Medical students and doctors have this nasty habit of using the letter “x” to stand for anything and everything. To illustrate:
An intern sees a Px in the ER, elicits pertinent SSx, and writes his clinical Hx in the chart. The resident-in-charge examines the Px and subsequently orders Dx and Tx, which include getting a CXR to check for a possible rib Fx. Seeing that the Px might be suffering from an acute appendicitis, the receiving physician then refers the Px to a Sx resident for further Mx.
We see these in clinical abstracts, chart entries, case reports, and even in Powerpoint presentations during department conferences. This widespread, indiscriminate use of the 24th letter of the alphabet has — to the dismay of grammar Nazis — gained some degree of acceptance nobody seems to mind them anymore, even on legal documents.
This is jejemon culture in the medical field.
What is wrong with saving a few strokes of your handwriting or a few taps on your laptop or iPad?
Medicine is an exact science. Or at least, it aims to be. We try to look for the diagnosis that explains all of the patient’s signs and symptoms. We are taught to study a disease’s pathophysiology so that we can institute the treatment that will be most beneficial to a specific individual. Nothing should be left to guesswork. There is no room for trial and error because somebody’s life will always be at stake.
If it would only take a few more strokes of your barely legible handwriting, or a few more taps on your high-tech device, why would you want to use abbreviations and risk being misinterpreted by the next health care worker who handles your patient?
You could argue that these abbreviations are well known anyway, and the probability of these being misinterpreted in any health care facility is probably close to nil. I would agree, but I would also say that is a lousy excuse for a habit that risks patient safety for a physician’s convenience.
It reflects character unbecoming of heath care professionals. Are we always in such a hurry that we cannot even write our p(atients’) h(istories) documenting their s(igns) and s(ymptoms) properly anymore?
As medical students, it took us hours to interview and examine a single patient. We made sure that our histories contained the exact date, time, and sequence of events, that our review of systems covered every symptom, and that our physical examination documented every macule, papule, patch, and plaque. It took an entire night to come up with a decent case discussion.
As we move up the health care ladder and begin to see more and more patients, the common trend is to spend less and less time with each of them. Of course no doctor would admit that. The communal excuse is that we already know the pertinent questions to ask and the pertinent physical examination maneuvers to perform, hence, the substantial reduction in patient-physician interaction.
But do we really?
How much time is enough time with each patient?
In the last three months, I have had to do rounds on twenty to thirty patients each day. The daily goal has been to start at 4:30 am, so that I can go to the operating room at 6:30 am. That’s an average of 5 to 8 minutes for each patient (double that for patients in the intensive care unit).
Despite my growing sleep deficit, I feel that the time spent at each bedside is not enough. In between each “Good morning, Dr. Baticulon po ako” and “Sige po, sabihan ninyo na lang ang mga nurses kapag may problema po kayo” I sometimes wonder how many pertinent symptoms I have failed to elicit or how many misdiagnoses I have made, only because I have not had enough time to sit down and listen more carefully to each of them. To be quite honest, I would rather not count.
Instead, I make a conscientious effort to spell out my chart orders and discard the unnecessary X’s. Many frown upon the widespread use of abbreviations in mobile devices. How much more in a patient’s health record?

══════

Study questions ->
A) In the essay on medical abbreviations, rewrite the passage between "Instead, I make" and "patient’s health record?", inclusive, with "mobile devices" replaced by "text messages".
B) According to the essay on medical abbreviations, what skin findings did the physical examination document during the writer's time as a medical student? List them.
C) State whether each statement agrees with the essay on medical abbreviations. (i) The writer does rounds on twenty to thirty patients each day. (ii) The writer feels that the time spent at each bedside is enough. (iii) The writer thinks these abbreviations are likely to be misinterpreted in a health care facility.

Material shown ->
══════

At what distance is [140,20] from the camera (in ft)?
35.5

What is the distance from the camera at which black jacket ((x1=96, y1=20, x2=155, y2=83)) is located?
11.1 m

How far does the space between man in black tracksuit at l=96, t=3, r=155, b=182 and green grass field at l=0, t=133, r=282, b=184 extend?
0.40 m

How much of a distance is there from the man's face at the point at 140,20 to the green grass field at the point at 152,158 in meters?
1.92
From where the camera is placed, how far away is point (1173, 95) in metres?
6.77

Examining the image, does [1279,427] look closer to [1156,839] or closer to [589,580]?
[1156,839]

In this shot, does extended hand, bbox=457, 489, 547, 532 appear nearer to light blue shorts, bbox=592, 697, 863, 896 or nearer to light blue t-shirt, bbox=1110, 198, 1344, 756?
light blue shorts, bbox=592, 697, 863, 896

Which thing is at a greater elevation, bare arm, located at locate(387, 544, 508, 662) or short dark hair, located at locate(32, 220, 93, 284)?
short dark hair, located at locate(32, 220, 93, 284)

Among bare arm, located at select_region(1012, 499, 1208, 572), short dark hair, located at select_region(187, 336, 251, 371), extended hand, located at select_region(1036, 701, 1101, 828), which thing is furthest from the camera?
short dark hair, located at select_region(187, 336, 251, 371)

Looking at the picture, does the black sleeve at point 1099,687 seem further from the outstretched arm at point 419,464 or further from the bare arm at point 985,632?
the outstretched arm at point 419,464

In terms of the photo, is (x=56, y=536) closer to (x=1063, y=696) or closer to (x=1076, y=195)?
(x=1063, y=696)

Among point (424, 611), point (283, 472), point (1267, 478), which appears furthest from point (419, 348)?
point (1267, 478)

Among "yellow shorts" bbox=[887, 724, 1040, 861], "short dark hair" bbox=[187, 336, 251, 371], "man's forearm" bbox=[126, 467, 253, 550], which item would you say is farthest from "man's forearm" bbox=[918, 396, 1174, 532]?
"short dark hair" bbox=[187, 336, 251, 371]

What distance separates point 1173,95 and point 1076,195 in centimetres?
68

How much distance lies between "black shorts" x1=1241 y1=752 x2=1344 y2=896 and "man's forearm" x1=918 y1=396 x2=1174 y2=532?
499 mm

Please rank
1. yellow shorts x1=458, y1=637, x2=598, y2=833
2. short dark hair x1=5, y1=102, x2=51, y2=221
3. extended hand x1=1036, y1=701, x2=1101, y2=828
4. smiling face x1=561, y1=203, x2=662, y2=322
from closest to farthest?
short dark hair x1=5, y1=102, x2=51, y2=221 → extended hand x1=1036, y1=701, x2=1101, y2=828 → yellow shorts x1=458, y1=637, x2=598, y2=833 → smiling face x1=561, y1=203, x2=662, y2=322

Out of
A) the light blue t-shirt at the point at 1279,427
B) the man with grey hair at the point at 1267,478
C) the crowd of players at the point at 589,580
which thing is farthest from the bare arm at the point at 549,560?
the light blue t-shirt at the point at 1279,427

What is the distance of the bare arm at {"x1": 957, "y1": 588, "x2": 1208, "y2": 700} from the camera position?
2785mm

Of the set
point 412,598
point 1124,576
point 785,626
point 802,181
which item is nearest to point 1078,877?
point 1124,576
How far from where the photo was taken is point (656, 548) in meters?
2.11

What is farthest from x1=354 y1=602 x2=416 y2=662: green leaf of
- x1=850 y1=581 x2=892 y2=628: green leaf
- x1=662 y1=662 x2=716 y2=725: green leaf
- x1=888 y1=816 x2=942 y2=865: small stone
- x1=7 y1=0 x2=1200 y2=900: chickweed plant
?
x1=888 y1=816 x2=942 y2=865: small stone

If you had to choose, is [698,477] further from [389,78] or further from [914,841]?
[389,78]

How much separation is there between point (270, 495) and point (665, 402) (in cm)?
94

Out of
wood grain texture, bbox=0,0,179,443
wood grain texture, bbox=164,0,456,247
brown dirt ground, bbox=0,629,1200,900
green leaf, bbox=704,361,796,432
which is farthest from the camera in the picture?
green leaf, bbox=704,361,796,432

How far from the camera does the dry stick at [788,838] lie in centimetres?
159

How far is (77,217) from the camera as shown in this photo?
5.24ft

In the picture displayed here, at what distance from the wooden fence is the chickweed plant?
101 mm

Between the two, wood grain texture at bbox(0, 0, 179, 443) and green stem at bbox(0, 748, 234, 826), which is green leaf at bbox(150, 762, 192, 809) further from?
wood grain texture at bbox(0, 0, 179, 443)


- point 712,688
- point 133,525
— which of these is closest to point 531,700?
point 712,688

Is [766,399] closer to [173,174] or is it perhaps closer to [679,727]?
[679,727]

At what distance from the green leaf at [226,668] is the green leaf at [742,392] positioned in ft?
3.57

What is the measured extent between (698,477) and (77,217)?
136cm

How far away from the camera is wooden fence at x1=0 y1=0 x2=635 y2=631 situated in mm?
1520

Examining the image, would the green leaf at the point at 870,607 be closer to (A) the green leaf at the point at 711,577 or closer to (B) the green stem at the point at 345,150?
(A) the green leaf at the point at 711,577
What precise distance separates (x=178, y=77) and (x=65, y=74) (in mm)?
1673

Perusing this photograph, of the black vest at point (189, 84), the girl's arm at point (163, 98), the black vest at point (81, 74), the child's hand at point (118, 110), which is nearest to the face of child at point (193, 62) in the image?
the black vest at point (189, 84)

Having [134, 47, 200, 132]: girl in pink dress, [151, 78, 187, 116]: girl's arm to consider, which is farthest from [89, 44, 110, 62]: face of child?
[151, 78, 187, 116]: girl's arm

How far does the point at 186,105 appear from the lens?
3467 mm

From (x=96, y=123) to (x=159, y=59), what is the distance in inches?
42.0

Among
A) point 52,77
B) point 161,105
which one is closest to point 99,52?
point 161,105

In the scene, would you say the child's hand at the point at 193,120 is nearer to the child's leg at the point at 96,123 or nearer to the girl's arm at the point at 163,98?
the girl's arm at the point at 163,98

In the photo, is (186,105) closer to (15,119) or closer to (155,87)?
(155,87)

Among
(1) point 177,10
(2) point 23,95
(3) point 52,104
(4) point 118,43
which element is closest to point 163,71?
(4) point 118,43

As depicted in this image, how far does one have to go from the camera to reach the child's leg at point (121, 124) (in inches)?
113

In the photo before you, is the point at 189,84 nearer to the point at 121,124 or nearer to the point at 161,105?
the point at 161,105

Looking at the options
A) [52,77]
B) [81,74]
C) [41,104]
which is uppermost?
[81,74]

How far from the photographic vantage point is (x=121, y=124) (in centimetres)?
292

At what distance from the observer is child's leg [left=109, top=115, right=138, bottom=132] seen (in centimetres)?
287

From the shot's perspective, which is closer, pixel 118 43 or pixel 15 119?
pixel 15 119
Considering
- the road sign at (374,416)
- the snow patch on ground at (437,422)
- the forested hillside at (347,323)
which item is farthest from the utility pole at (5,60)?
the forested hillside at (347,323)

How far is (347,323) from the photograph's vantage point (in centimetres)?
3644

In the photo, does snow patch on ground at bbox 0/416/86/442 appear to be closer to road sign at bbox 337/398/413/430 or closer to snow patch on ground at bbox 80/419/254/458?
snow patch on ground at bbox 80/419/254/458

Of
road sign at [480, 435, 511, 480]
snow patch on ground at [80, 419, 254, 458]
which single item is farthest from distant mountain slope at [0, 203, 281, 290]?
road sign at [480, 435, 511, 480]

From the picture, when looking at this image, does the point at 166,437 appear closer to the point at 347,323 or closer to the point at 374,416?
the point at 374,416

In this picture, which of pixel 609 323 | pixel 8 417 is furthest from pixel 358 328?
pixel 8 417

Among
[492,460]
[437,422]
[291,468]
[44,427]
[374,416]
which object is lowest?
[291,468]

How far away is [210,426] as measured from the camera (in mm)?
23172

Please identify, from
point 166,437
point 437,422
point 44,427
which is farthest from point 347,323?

══════

Responses for each task ->
A)
Instead, I make a conscientious effort to spell out my chart orders and discard the unnecessary X’s. Many frown upon the widespread use of abbreviations in text messages. How much more in a patient’s health record?

B) macule, papule, patch, plaque

C)
(i) Yes: "I have had to do rounds on twenty to thirty patients each day."
(ii) No: "I feel that the time spent at each bedside is not enough."
(iii) No: "the probability of these being misinterpreted in any health care facility is probably close to nil. I would agree"